__Page extract__
########

Transcript of Road Home Program: The Podcast, Episode 10
“We united, we came together, and we found ways to help.”
The Road Home Program team comes together to share their individual stories of how the events of 9/11 impacted their lives and the lives of all Americans.
Will Beiersdorf, Executive Director at The Road Home Program at Rush: Welcome to this special edition of the Road Home Program, the podcast. This is a special episode about 9/11 20 years later, and looking back on that day where we were, and how much things changed our lives over the past two decades. I’m your host, Will Beiersdorf, Executive Director here at the Road Home Program, and I’m going to be discussing with members of our Outreach Team, how the events that unfolded on 9/11 changed all of our lives. We will also have several guests from the community provide their insight into the impact over the last 20 years. So, Modie, where were you on 9/11?
Modie Lavin, Senior Outreach Coordinator at The Road Home Program at Rush: I was at home, I, the kids were at school, a couple blocks down the street, and my assistant had just showed up at my house. And we were getting ready to go to work. And there’s a painter and the news was on and we were packing things up and all of a sudden looked at the news and realized that we weren’t going anywhere. So, we stayed at my house in awe and watched the events unfold and cried hard when we realized that this wasn’t, the first plane wasn’t an accident. That there was an attack on America. And, of course, awaited to hear about the kids in school.
Will Beiersdorf: And Ashton, where were you on 9/11?
Ashton Kroner, Outreach Coordinator at The Road Home Program at Rush: I was in my Texas history class. I was in seventh grade. And Mr. Schoonmaker was my teacher and I had a friend, Amanda, who had been watching television, and one of her classes and she came in and told the, you know, the entire class, and we honestly didn’t believe her at first. So, you know, we ended up stopping at the auditorium and, you know, kind of just was, sat in unbelief, you know, not really understanding what was happening.
Will Beiersdorf: And Ramon?

########

__Given information__

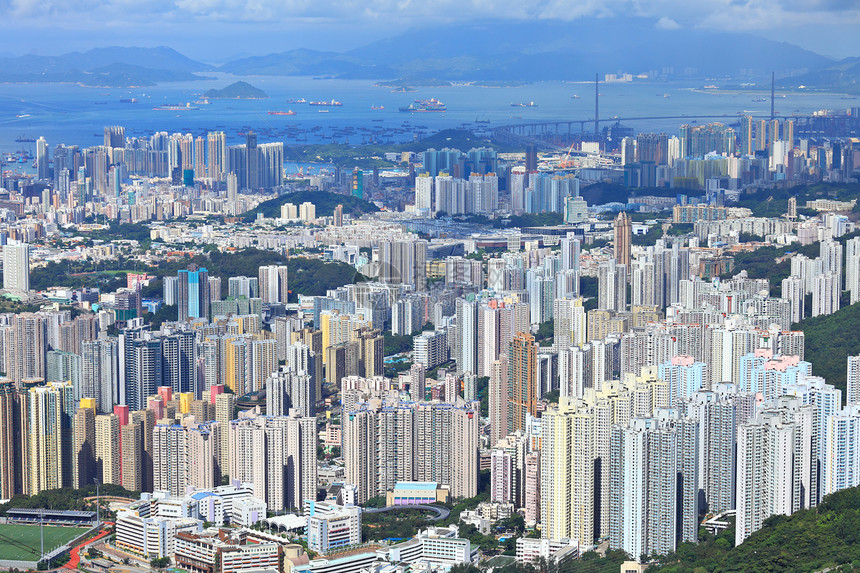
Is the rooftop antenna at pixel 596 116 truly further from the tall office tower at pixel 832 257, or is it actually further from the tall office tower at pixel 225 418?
the tall office tower at pixel 225 418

########

__Things to do__
a) In the podcast transcript, rewrite the passage starting with "Ashton Kroner, Outreach" and going on through "Beiersdorf: And Ramon?", changing "seventh grade" to "7th grade".
b) Name every person mentioned by name in the podcast transcript.
c) According to the podcast transcript, which class was Ashton Kroner attending on 9/11?

__Responses to the tasks__
a)
Ashton Kroner, Outreach Coordinator at The Road Home Program at Rush: I was in my Texas history class. I was in 7th grade. And Mr. Schoonmaker was my teacher and I had a friend, Amanda, who had been watching television, and one of her classes and she came in and told the, you know, the entire class, and we honestly didn’t believe her at first. So, you know, we ended up stopping at the auditorium and, you know, kind of just was, sat in unbelief, you know, not really understanding what was happening.
Will Beiersdorf: And Ramon?

b) Will Beiersdorf, Modie Lavin, Ashton Kroner, Mr. Schoonmaker, Amanda, Ramon

c) A Texas history class.